On Monday Pharmacyclics reported additional data from early studies of the drug. In one study, 21 out of 26 percent of patients who were treated ibrutinib had their tumors shrink, and three of those patients did not have any detectable cancer following treatment. On average, it said those patients survived for 14.4 months before death or their disease progression resumed.

In a study of 27 patients, it said 100 percent of patients responded to the drug and time to death or disease progression was 9.8 months. In a third trial that enrolled 30 patients, it said 28 responded to ibrutinib and four had undetectable cancer levels.

The studies tested ibrutinib in combination with various other drugs. Some of those patients had previously been treated with other drugs, others had received no previous treatment.

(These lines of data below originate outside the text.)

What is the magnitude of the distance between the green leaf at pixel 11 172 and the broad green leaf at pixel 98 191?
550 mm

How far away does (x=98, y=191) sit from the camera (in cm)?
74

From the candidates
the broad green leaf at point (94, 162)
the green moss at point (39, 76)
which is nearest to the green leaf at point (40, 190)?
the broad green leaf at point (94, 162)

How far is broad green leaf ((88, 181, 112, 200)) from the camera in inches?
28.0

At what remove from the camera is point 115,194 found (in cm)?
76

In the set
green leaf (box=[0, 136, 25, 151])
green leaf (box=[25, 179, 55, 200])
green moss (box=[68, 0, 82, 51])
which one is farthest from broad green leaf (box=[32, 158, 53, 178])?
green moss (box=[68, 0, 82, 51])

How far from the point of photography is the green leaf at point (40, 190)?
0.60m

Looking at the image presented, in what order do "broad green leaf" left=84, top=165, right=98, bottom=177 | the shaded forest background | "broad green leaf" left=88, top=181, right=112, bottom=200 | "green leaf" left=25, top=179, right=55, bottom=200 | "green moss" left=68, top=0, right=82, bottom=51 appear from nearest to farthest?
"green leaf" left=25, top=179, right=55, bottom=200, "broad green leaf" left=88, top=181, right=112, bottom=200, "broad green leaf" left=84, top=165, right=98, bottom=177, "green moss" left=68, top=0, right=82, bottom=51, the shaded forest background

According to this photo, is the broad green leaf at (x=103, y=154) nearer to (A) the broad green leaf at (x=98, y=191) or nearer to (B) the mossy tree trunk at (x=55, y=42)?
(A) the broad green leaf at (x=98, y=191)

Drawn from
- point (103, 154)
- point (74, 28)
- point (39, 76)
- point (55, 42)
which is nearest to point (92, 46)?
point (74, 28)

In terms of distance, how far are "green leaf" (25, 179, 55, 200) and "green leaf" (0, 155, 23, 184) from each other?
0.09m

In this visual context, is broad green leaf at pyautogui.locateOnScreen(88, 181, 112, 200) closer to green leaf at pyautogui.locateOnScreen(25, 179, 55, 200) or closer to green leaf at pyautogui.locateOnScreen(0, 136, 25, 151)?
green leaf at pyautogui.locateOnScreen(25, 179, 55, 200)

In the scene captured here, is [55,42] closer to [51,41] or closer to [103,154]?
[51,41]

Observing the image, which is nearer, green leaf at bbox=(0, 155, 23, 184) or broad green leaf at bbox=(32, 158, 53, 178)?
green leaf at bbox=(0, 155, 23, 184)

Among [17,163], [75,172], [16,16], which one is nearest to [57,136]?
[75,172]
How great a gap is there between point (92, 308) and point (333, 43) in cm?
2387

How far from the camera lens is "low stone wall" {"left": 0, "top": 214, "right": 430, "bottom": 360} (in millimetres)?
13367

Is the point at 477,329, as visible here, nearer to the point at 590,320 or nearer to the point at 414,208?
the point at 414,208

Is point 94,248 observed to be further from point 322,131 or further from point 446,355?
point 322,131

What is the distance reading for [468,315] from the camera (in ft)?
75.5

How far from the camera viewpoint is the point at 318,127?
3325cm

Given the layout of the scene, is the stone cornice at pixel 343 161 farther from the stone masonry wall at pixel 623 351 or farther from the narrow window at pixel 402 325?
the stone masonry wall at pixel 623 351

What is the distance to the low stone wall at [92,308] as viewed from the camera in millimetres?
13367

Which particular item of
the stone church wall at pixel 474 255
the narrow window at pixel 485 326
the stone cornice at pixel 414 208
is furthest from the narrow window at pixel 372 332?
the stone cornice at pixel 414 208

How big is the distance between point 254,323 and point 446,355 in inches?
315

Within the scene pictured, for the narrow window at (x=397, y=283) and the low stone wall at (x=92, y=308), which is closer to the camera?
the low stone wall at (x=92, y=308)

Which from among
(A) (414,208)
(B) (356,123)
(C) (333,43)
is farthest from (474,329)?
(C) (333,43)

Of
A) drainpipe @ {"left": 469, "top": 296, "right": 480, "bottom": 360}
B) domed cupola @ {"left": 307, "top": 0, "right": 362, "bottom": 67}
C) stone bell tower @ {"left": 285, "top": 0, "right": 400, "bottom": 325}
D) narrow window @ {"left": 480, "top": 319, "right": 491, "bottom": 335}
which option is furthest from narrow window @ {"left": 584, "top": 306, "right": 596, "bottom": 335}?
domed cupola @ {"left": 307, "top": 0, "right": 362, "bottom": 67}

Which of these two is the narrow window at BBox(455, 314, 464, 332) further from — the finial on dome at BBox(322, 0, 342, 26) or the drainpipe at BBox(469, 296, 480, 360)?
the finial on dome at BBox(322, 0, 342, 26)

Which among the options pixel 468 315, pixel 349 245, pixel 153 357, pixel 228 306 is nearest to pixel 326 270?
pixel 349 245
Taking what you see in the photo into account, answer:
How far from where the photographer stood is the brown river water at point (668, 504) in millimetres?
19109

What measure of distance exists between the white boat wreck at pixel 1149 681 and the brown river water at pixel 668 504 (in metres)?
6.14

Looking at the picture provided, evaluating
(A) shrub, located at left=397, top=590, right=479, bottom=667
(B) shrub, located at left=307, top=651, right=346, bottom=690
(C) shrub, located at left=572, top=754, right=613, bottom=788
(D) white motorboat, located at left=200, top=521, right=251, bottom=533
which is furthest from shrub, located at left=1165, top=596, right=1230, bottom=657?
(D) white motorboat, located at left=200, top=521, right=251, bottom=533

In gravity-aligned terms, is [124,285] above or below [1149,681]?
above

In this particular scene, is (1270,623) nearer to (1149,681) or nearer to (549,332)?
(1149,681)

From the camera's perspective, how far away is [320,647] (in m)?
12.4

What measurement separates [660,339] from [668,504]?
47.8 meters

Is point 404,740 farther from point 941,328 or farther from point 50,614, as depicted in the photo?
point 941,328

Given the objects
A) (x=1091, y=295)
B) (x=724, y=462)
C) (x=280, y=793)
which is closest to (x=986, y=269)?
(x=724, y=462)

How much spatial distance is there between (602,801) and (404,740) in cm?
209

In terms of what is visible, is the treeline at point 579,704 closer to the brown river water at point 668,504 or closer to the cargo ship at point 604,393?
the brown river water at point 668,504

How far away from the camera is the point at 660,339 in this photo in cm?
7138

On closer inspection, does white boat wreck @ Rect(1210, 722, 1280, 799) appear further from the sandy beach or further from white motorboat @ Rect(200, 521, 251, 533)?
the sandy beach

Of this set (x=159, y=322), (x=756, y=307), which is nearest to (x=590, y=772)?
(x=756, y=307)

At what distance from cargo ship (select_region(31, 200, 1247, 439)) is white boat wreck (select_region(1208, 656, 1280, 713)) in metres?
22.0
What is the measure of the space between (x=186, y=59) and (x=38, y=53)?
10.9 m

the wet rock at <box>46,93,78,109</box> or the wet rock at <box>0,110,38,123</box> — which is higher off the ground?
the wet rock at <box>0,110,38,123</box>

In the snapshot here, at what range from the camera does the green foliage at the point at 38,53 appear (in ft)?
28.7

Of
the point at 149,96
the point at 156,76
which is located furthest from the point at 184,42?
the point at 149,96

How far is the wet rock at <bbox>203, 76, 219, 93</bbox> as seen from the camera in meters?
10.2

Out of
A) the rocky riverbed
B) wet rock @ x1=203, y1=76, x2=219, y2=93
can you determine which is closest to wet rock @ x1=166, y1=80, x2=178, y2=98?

Ibrutinib is the Sunnyvale, Calif., company's most advanced drug candidate. Johnson & Johnson agreed to pay Pharmacyclics $150 million at the beginning of their partnership, and Pharmacyclics said it could get $975 million in payments if the drug advances through regulatory development and is approved. The companies will share profits on sales of the drug.

Shares of Pharmacyclics Inc. rose $1.61, or 5.3 percent, to $32.07 in afternoon trading. Johnson & Johnson stock picked up 47 cents to $62.25.